Le chef de l’État haïtien, Jovenel Moïse, affiche sa détermination à intensifier le dialogue avec les divers secteurs de la vie nationale en 2018. En adressant ses voeux à la nation, M. Moïse assure qu’il redoublera d’efforts pour renforcer le dialogue politique permanent. « Car je crois, et j’insiste, que le bon fonctionnement de l’État exige un exercice constant d’écoute et de compréhension mutuelle. Certains concitoyens ne partagent pas les mêmes orientations politiques que moi, je le reconnais.

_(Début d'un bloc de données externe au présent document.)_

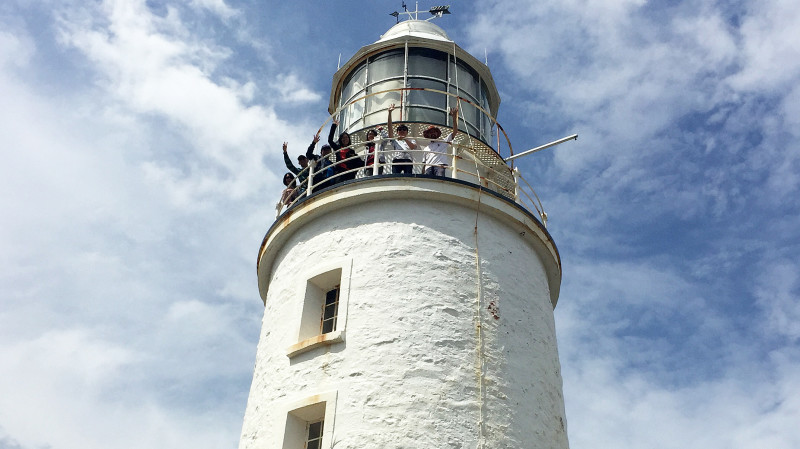 RedBalloon Bruny Island Food, Sightseeing and Lighthouse Tour
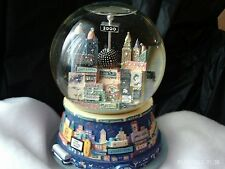 TWIN TOWERS Snow Globes New York City Broadway Theater Musical 2000 New Years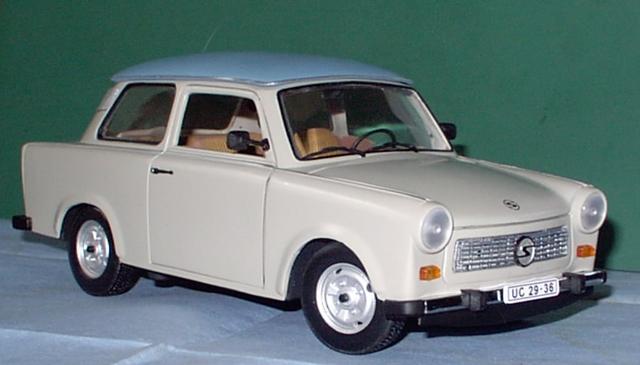 Trabant 601 in 1:18 von Sun Star Trabi110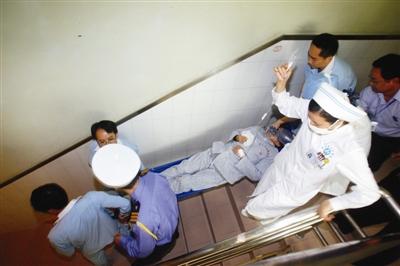 曾强/昨天,省人民医院举行消防演练,医务人员用担架将病号疏散下楼...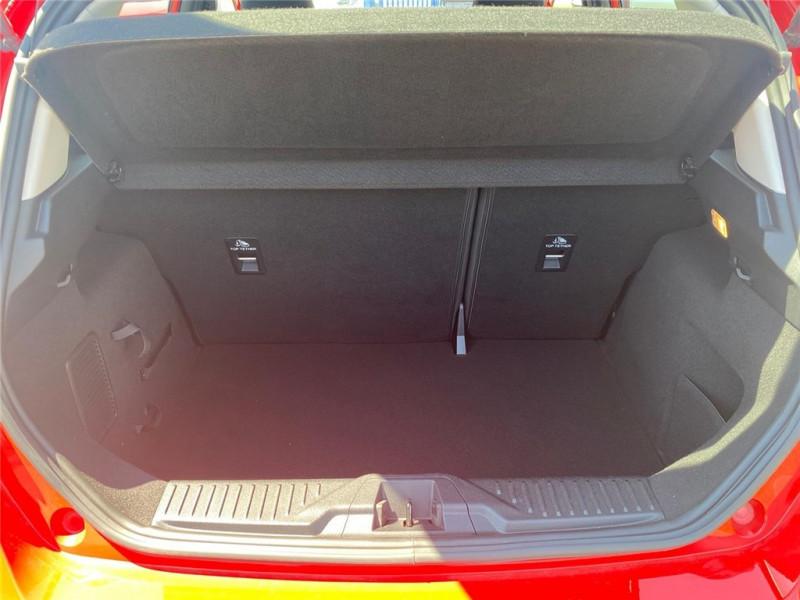 Photo 9 de l'offre de FORD FIESTA 1.5 TDCI 85 CH S&S BVM6 à 11900€ chez Jacquet Automobiles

Au-delà de nos différences, nous nous rejoignons dans notre désir commun et notre volonté partagée de changer profondément notre pays », explique-t-il.
Le président Moïse veut rassurer tous ses compatriotes, opposants, supporteurs, jeunes, vieux, ouvriers, artisans, entrepreneurs, étudiants, enseignants, laïques, religieux, tous les Haïtiens indistinctement, « que la porte du dialogue vrai et constructif demeure ouverte pour que, dans le respect mutuel, nous puissions tisser ensemble l’entente nécessaire à la stabilité politique et sociale, dans l’intérêt supérieur de la Nation et pour le bien de notre chère Haïti ». Cette rencontre qu’avait annoncée le président, entre les représentants des trois pouvoirs (Exécutif, Législatif et Judiciaire) n’a pu avoir lieu, en raison de l’absence des représentants du Conseil Supérieur du Pouvoir Judiciaire, notamment de son président, Me Jules Cantave. Les discussions devraient, entre autres, porter sur les déclarations que le président Jovenel Moise avait faites la semaine dernière à Paris et selon lesquelles, il aurait été contraint de nommer, en octobre dernier, une cinquantaine de juges soupçonnés de corruption, alors qu’il se présente comme le seul qui soit en mesure de combattre ce fléau en Haïti. Le numéro un du CSPJ, Me Jules Cantave, a confié qu’il n’a été qu’informé de la tenue de cette rencontre dont l’ordre du jour n’a pas non plus été clairement défini. Absent vendredi lors de la conférence de presse au cours de laquelle, les autres membres du CSPJ avaient dénoncé les déclarations du président Moïse, Me Jules Cantave a indiqué qu’il était prêt à rencontrer le chef de l’État à une date ultérieure. À en croire les déclarations du président du Sénat, Youri Latortue, qui, lui, a fait le déplacement, cette rencontre pourrait avoir lieu dans les prochaines 24 à 48 heures, selon les affirmations du président Moïse dont il a rapporté les propos. Il confirme que c’est en raison de l’absence du président du CSPJ que la réunion a été avortée.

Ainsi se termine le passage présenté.